还有一点需要注意:我看到很多时候人们对数据结构过于复杂。大多数情况下,您不需要数据帧的字典 - 您可以使用一个数据帧,只需要一个类别列甚至是多索引(例如,[category,Time]多索引。在这种情况下,你可以'将获得更多可重用,快速和干净的代码!
#1
0
I think what you actually want can be achieved using resample
- basically a groupby for datetimes. Assuming you need transaction sum within 6 hours, you can use this:
我认为你真正想要的是使用resample实现的 - 基本上是一个用于日期时间的groupby。假设您需要在6小时内完成交易金额,您可以使用:
def boo(dict_dfs, hours):
return {k: v.resample(f'{hours}H').sum() for k,v in dict_dfs.items()}
now, if you 100% sure you need dicts instead, use groupby
:
现在,如果您100%确定需要dicts,请使用groupby:
def boo(dict_dfs, hours):
return {k:{hr:v for hr, v in df.groupby(Grouper(key='Time', freq=f'{hours}H'))} for k, df in dict_dfs.items()}
Btw, if you want to loop through {key, value} on dicts, use dict.items(), not dict itself.
顺便说一句,如果你想在dicts上循环{key,value},请使用dict.items(),而不是dict本身。

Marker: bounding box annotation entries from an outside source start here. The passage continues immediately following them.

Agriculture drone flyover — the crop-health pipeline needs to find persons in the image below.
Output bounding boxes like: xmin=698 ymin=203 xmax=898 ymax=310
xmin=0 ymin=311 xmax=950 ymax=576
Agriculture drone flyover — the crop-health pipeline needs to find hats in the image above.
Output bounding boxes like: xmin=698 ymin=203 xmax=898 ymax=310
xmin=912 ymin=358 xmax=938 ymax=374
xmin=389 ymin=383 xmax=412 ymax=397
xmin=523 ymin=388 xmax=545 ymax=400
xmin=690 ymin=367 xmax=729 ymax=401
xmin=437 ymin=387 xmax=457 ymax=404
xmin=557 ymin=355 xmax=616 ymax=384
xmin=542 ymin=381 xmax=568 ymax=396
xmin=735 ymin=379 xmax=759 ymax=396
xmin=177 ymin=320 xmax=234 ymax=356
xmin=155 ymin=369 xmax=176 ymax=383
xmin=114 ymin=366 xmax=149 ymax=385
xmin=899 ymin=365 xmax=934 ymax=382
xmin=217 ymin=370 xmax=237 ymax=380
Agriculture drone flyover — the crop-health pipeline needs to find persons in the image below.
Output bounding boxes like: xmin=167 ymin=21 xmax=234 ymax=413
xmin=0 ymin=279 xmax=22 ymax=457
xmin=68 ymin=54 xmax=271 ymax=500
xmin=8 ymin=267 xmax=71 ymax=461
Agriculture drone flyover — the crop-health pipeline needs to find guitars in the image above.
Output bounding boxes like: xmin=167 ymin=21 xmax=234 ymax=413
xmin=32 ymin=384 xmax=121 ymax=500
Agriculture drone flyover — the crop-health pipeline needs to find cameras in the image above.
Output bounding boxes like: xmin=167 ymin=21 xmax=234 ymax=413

And one more note: I saw many times people overcomplicating their data structures. Most of the time you don't need dict of dataframes - you can use one dataframe, just having a category
column or even a multi-index (like, [category, Time] multi-index in your case. With that, you'll get more reusable, fast and clean code!
还有一点需要注意:我看到很多时候人们对数据结构过于复杂。大多数情况下,您不需要数据帧的字典 - 您可以使用一个数据帧,只需要一个类别列甚至是多索引(例如,[category,Time]多索引。在这种情况下,你可以'将获得更多可重用,快速和干净的代码!